Oxford Vaccine Shows Hopeful Results Against COVID-19

The Oxford vaccine has come out on top as the most promising against COVID-19 out of the 140 developments that are underway in different clinical states around the world.

The pandemic due to COVID-19 continues at maximum levels at the planetary level and the countries that had managed to flatten the curve are suffering outbreaks of different magnitudes once the compulsory confinement has ended and the protection measures have been relaxed. Doctors and scientists warn of the arrival of a second wave in the short term. And hence the importance of vaccines to definitively overcome the health crisis.

Good news comes about it. A study published last night in The Lancet indicates that the Oxford vaccine has passed level one and two clinical trials with reasonable success in effectiveness and safety. That is, offering an immune response that is expected enough and without serious side effects.

The development was baptized as “Chimpanzee Adenovirus Vectorized Vaccine” (ChAdOx1 nCoV-19) and has been genetically engineered from a different virus known to cause the common cold in chimpanzees.

The vaccine has been tested in 1,077 healthy volunteers not infected with the coronavirus and the results are highly promising. The volunteers had antibodies and T lymphocytes, the antivirals produced by the body itself. A small test group was given a second dose resulting in a superior immune response.
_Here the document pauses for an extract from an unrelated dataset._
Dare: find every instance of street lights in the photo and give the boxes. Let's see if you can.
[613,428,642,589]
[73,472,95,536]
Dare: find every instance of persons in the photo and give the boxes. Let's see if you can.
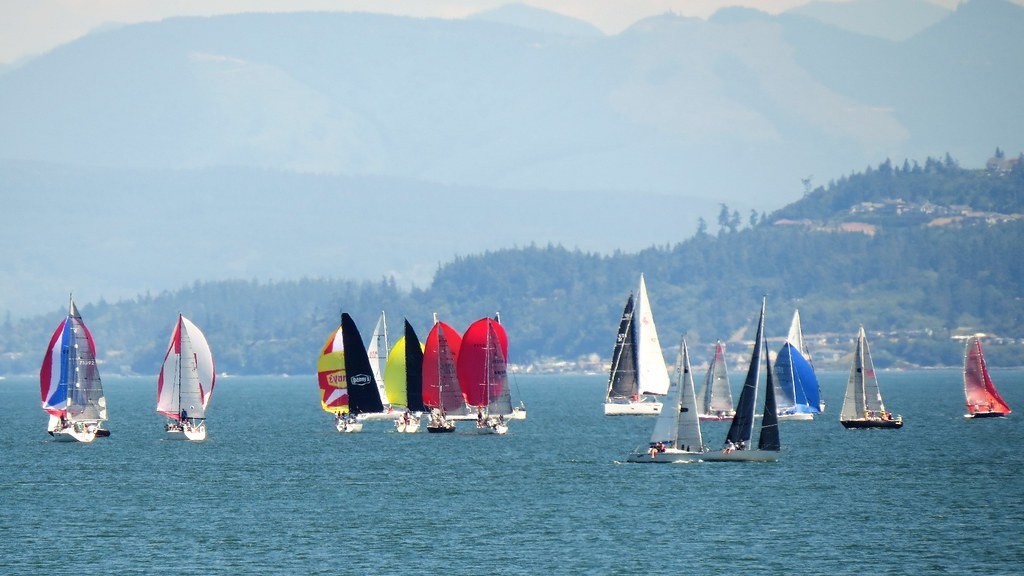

As for the side effects and although 70% of test subjects reported mild fever, headache, or fatigue (typical of a common cold and treatable with simple paracetamol), the researchers are confident that these effects can be mitigated in a more advanced version of the vaccine. .

Oxford vaccine, now in phase 3

Stage three clinical trials began in late June with more than 10,000 participants. This testing phase requires raising doses in patients until the anticipated immune response or harmful side effects reach a predetermined threshold.

Once this test has been passed, ChAdOx1 nCoV-19 could be approved by regulators to compare it in a fourth phase with similar treatments. If all goes well, we could possibly see groups of critical workers (eg health workers) receive the first doses later this year.

Timelines are shortening and early vaccines like this one are well ahead of what is often development times. Alongside the Oxford vaccine, another Chinese development has also been highlighted in The Lancet’s reporting in the lead group. Other vaccines, slower but surely more complete and reliable, would arrive well into 2021. Hopeful news.